This has got to be the most expensive Facebook status of all time. A Florida man who won $80,000 in a wrongful termination lawsuit had that payment abruptly revoked on Wednesday after his daughter bragged about her dad’s winnings on Facebook. The man, Patrick Snay, had signed a confidentiality agreement after winning the lawsuit, and his daughter’s proclamation that the settlement would be paying for her European vacation was a flagrant violation of that agreement. Whoops.

Snay had been released from his job as a school headmaster in 2010, and subsequently sued the school, Gulliver Preparatory, for age discrimination. The two parties settled for $80,000, but only on the condition that Snay keep the terms of the settlement confidential. Apparently, he didn’t, as his daughter, now a student at Boston College, posted a Facebook update announcing that she’d be going on vacation with her dad’s settlement money.

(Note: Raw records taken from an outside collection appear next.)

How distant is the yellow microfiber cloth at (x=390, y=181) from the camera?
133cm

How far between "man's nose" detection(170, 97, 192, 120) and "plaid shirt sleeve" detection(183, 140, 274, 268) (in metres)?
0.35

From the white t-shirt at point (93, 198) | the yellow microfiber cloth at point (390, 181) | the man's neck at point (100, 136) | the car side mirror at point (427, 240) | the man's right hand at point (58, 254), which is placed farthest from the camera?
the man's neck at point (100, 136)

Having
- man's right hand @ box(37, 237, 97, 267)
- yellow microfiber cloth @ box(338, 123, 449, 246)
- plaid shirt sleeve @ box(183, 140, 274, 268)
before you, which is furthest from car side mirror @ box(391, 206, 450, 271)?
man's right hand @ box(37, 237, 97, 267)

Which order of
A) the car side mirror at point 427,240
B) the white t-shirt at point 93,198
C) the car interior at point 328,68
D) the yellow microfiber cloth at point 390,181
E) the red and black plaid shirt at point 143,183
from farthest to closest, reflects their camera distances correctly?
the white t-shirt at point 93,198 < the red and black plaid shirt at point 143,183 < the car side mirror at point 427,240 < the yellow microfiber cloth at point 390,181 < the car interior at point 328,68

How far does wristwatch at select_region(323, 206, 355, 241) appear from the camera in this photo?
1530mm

“Mama and Papa Snay won the case against Gulliver,” Dana Snay wrote in the fateful post. “Gulliver is now officially paying for my vacation to Europe this summer. SUCK IT.”

Alas, it wasn’t meant to be. The fuddy-duddies over at the Third Circuit Court of Appeals felt that this violated Snay’s confidentiality agreement, and subsequently revoked the payment. The court learned of the Facebook status through the school’s lawyers, who in turn probably learned of it through one of Dana’s many Facebook friends who still attend the school.

“Snay violated the agreement by doing exactly what he had promised not to do,” Judge Linda Ann Wells wrote. “His daughter then did precisely what the confidentiality agreement was designed to prevent.”

Sad times. The Snays are appealing the verdict.